List every line in the rows below that contains the word "high".

-- Begin DATA ENTRIES --

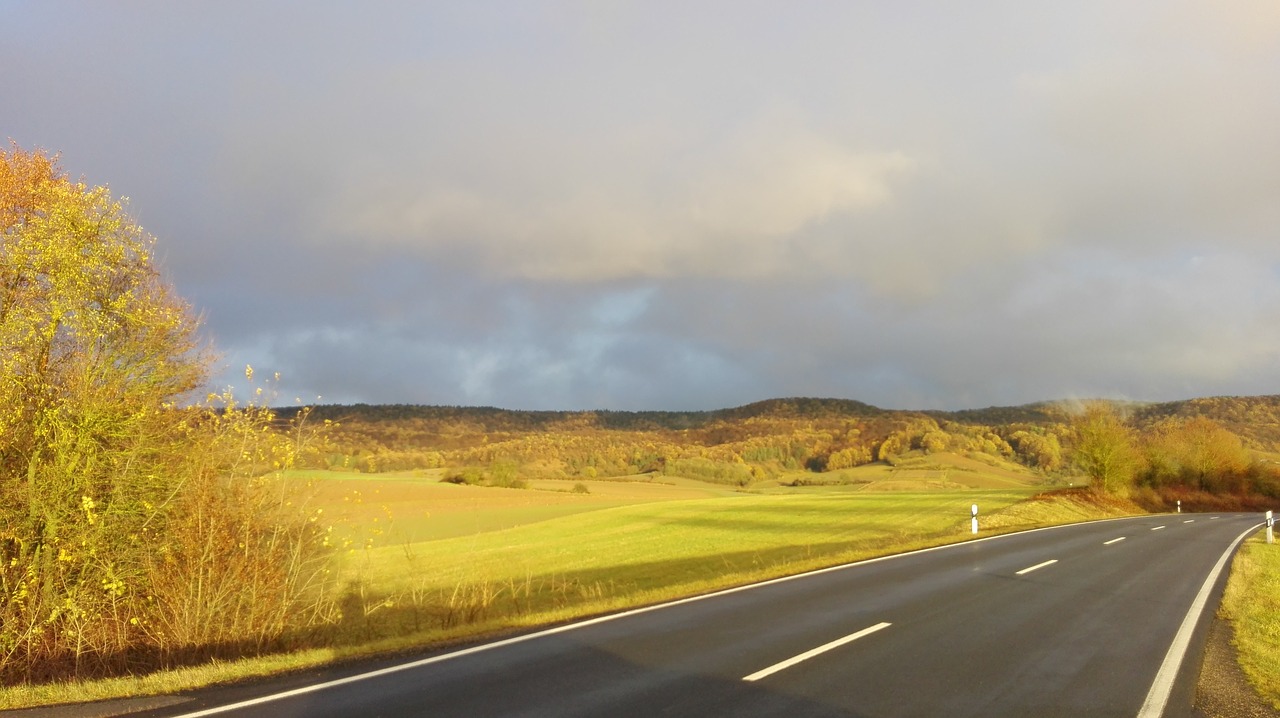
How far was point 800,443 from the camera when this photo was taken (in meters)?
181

-- End DATA ENTRIES --
-- Begin DATA ENTRIES --

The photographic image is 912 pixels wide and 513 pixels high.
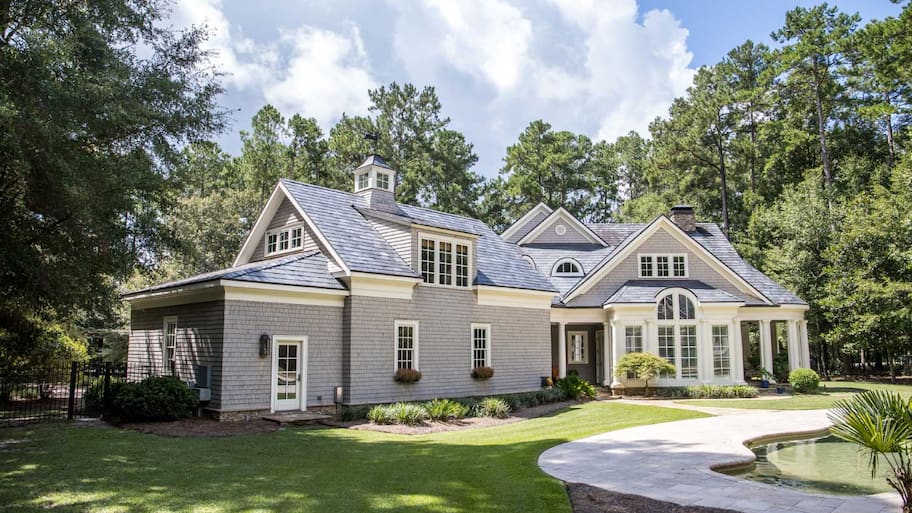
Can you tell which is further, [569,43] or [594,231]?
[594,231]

-- End DATA ENTRIES --

WRITTEN ANSWER:
The photographic image is 912 pixels wide and 513 pixels high.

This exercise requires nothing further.